Thursday, July 28, 2011

Options would be good

I remember reading a story http://nebraska.statepaper.com/vnews/display.v/ART/2011/03/08/4d77073d39a21


several months ago by Sam McKewon (former NebraskaStatePaper reporter who has since joined the Omaha World Herald in covering Nebraska football) about the fundamental difference in the passing philosophy of former offensive coordinator Shawn Watson as opposed to the concepts of since named OC Tim Beck.


For starters, I have great respect for McKewon’s work. He is a former cohort of mine from the mid-1990s at the Daily Nebraskan. I thought he was a bright young man then and think the same of him now. Well, he’s not so young now but you get the point.


One thing that I don’t think the Huskers have ever done (at least in recent memory) is give their wide receivers option routes. If Brandon Kinnie had the ability to break his slant route to a slant and go during the last fourth down of the Big12 title game, it could potentially been an easy first down.
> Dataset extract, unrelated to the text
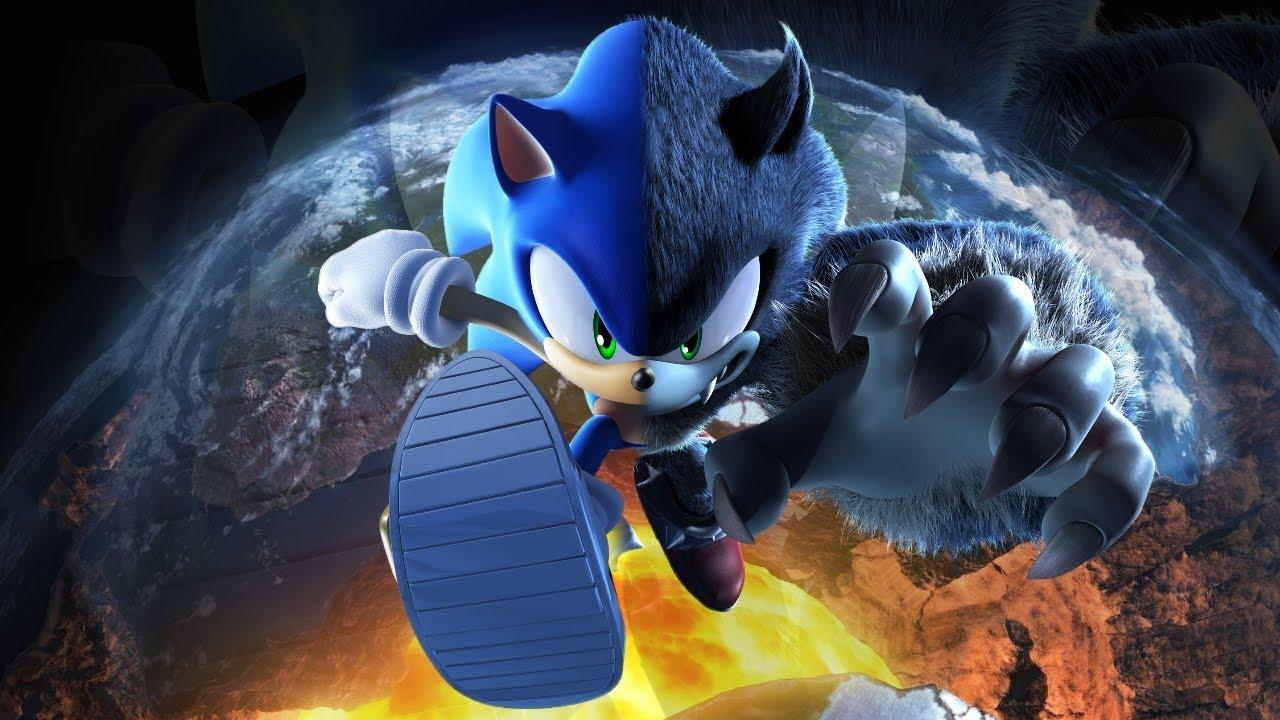 Resultado de imagen para Sonic unleashed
I know the West Coast Offense cynics would say the WCO based on option routes but Nebraska has not run a true version since BC. However, it should also be noted that the last team that ran a pure form of the WCO was Bill Walsh’s San Francisco 49ers.

The biggest problem the last couple of years with Nebraska’s offense was the fact that you had at was the parts of the WCO mashed together with power running schemes, then last year which became largely an offense of “watch Taylor Martinez run the zone read.”


Anyway back to the original point of running patterns that feature option routes? Yes, it requires a savvy quarterback to know what route the wide receiver is going to choose based on the defensive look. The last Husker QBs that ran the WCO were Zac Taylor and Joe Ganz but it never appeared even in those days that wide receivers were ever given that degree of freedom.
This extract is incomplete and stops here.